Maybe you had to be there to really remember. If draft-dodger Bush wants us to remember, I say, bring it on.

Posted by: serial catowner on August 23, 2007 at 9:45 PM | PERMALINK

No Democrat needs to respond. The President is right to compare the present situation to Vietnam. Its just that when people speak of Vietnam and second thoughts its usually that we were stupid enough to get involved in the first place not that we left. Sound familiar.

Posted by: aline on August 23, 2007 at 9:45 PM | PERMALINK

cmdicely: a Pyrrhic victory certainly. I doubt North Vietnam's war aims included a million dead and multi-generational poverty. But yeah, they succeeded in doing something at a high cost they could have done at low cost. They had a common enemy with the United States: China.
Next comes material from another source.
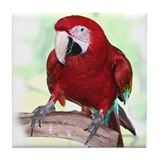 Greenwing Macaw Tile Coaster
The U.S. attained its strategic aim of preventing the domino collapse. But that turned out to not be such a real-world strategic aim there either.

It amazes me sometimes how competitive and petty even supposed progressives are on this site.
That dogmatic "attack" philosophy is what gets us in trouble.

Posted by: Sparko on August 23, 2007 at 9:51 PM | PERMALINK

And to be clear: having thousands die in a war that is wholly unnecessary is impossible to "win." So yeah, it is psychotic to spin Vietnam in sports terms. What a waste. If you die in a war, or are maimed, I wonder if you hold to this winning and losing business the same way as a chickenhawk?

Posted by: Sparko on August 23, 2007 at 9:59 PM | PERMALINK

disputo wrote:

"The real AQ (you remember them -- the ones responsible 9/11) is not in Iraq. They are in Afganistan and (mostly) in Pakistan, under the protection of our "allies" in Islamabad.
_____________________

Well, perhaps so, if what we are chasing is a single bunch of criminals, rather than a movement. By now, it's rather clear we have more to worry about in that regard than just Osama and his boys. And it isn't going to go away if we simply cede Iraq to the bad guys. Much as we'd all like to return to a pre-9-11 stance, that's pretty much shot by now, as well.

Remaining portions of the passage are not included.